The Mogwai live experience is a thing of controlled violence and beauty – something that has evolved from years of playing shows and playing together to a near telepathic understanding of build and release. I’ve never felt so expertly corralled as at a Mogwai gig, that feeling of being led through a narrative of incrementally increased volume and dynamics to an ecstatic endpoint. They have become masters of their sound. Which only makes it all the more frustrating that this doesn’t seem to extend to the studio records – fine releases all, of course, and all containing tracks that have gradually become part of what is now a vast canon of tracks – but never quite scaling the heights… Well now, here comes Special Moves to put all that right.

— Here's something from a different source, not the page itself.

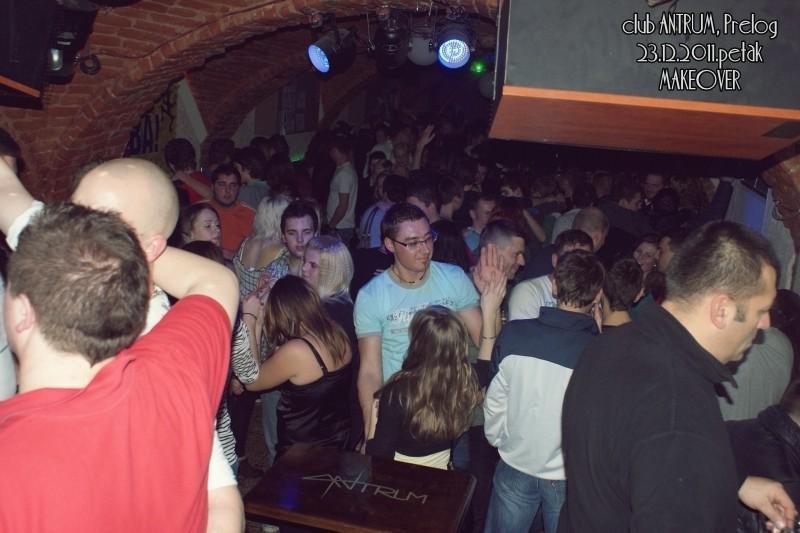 Antrum (Petak, 23.12.2011)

The first thing you notice on listening to this is the clarity of the sound. As I said above the live Mogwai experience has always been a thing of exceptional control – it’s in how the manage the tumult and in how they manage the silences in between; it’s also about the simple mastery of volume and mixing. Well here, they sound as clear and pure as possible, with the opening track ‘I’m Jim Morrison, I’m Dead’ coming on like a conflagration. And it doesn’t let up.

The sequencing of this particular show is split into something like three parts, each built like mini-epics. Each part has its moments of stillness, each its points of crescendo – and the depth of their catalogue is now such that they can place a track as mighty and epochal as ‘Mogwai Fear Satan’ fourth in the setlist and not peak too early. There’s still ‘2 Rights Make 1 Wrong’ (which is a different version from the extraordinary bass-rapture of recent years, preferring a wall of distorted guitars instead), still the brutal lurch of ‘Like Herod’ and the closing stab in the guts that is ‘Glasgow Megasnake’. All those monuments aside you find yourself scanning the tracklisting for missing songs – no ‘Batcat’, no ‘Yes, I Am A Long Way From Home’ no ‘Kids Will Be Skeletons’, no side-long demolition of ‘My Father, My King’, a track which nearly split the great dome of the Albert Hall back in 2006. What all this points to is that a) this could easily have been a triple CD, and b) that you should really run out right now and get the triple vinyl version.

In some ways there’s something heartening and glorious that a band like Mogwai are still alive and still playing so many shows. They’re evidence that it can still be done the old way. And this is evidence, as if it ever needed saying, that they are a still a mighty live outfit. Long may they make make masonry crumble.